2. Set Clear Expectations
As a sales leader, you know exactly what success looks like for your role. During sales training for a new rep, define what success “looks like” for them too. How many bookings should they have? By when? Once these metrics are defined, all other behaviors will branch off of those, such as required activity levels.
3. Make Sure They’re Comfortable in the Systems
Remember to spend some time on the technology systems your team uses. How should they be recording information in the CRM? How will they find their leads and data? The reality of modern sales organizations is that everyone spends most of their day using technology systems. Don’t assume new reps understand how to use them or will just figure it out.
4. Focus on High-Value Activities
Spend most of your time training on the tasks and behaviors that will yield the highest results. No “majoring in the minors.” A sales rep can have all of the product knowledge in the world, but if they aren’t trained on managing their day and focusing on sales activities, that knowledge is wasted. Determine and communicate which activities are the highest value at your company. Then, you can back those high-value activities into your rep’s goals in order to optimize their time.
Applying the Pareto Principle to Sales Training 101: The Pareto Principle (aka the 80/20 Rule) is an observation that there’s usually an uneven relationship between inputs and outputs. In other words – in a business context – 80% of the results come from 20% of the efforts.
5. Teach with Themed Modules
Module-based training is the easiest way to communicate complex concepts to a sales training class while keeping it on topic. Each module should be focused around a specific topic like technology systems, objection handling, competitive positioning, or KPIs for the role. Each of these should be their own module and refined over time.
6. Test Their Knowledge with Themed Modules
Once you have a module-based training program set up, consider using short quizzes to gauge knowledge retention. These will be especially important for the complex parts of their role. Like the modules are organized, make your (low-pressure) quizzes a natural endpoint for each topic. For example, once you’ve completed the objection handling module, ask your new reps to do a “rapid-fire” objection response exercise with each other.
7. Intentional Repetition
Layer in concepts over time as opposed to touching on points randomly and only once. If you’re covering product features, for example, weave those learning points into your mock sales conversations so the trainees are hearing about the specifics of the products over and over again from different angles.
Connect your company’s story and sales talking points throughout the training experience.
8. Get Feedback from Trainees
Like your company does with its customers, seek feedback from your sales trainees.
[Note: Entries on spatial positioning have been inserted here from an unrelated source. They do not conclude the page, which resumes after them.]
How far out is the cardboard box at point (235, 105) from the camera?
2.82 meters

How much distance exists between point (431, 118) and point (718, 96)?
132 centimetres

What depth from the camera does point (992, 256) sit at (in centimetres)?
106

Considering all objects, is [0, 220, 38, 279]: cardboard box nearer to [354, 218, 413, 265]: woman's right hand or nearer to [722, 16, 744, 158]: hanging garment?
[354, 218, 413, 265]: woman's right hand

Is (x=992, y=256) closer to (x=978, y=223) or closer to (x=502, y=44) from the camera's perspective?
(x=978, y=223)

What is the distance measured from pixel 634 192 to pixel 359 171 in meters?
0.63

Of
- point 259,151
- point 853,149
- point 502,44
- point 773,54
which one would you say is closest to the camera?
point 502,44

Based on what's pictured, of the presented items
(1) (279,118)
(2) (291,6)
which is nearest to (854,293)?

Ask how prepared they feel before hitting the phones for live calls. Ask new reps who have completed training how they liked the program and what they would change. Use this feedback to improve and even involve new reps in future training sessions.
9. Create an “Incubation” Period
Consider having heavy oversight and support ready for your newly trained reps over the first few months of them being in the role. As effective as sales training can be, they are human and will forget things that were trained in their first month. You will also find scenarios pop up that didn’t make their way into the sales training manual that must be covered as a one-off. This incubation period will help to address these scenarios.
Bonus: Have fun!
Your new reps will be more receptive to the training and retain more information if you deliver it in a way that is both fun and inviting. The last thing you want is a room of crickets when you’re covering a topic. You want the class to be conversational and share as the training goes on. Offer incentive-based competitions. Bring in guest speakers. Whatever it takes to keep them engaged with each other and the company.
Engaged trainees will make stronger sales representatives, and stronger sales reps become high-performance leaders like you. Have fun and keep things light. It’s that simple.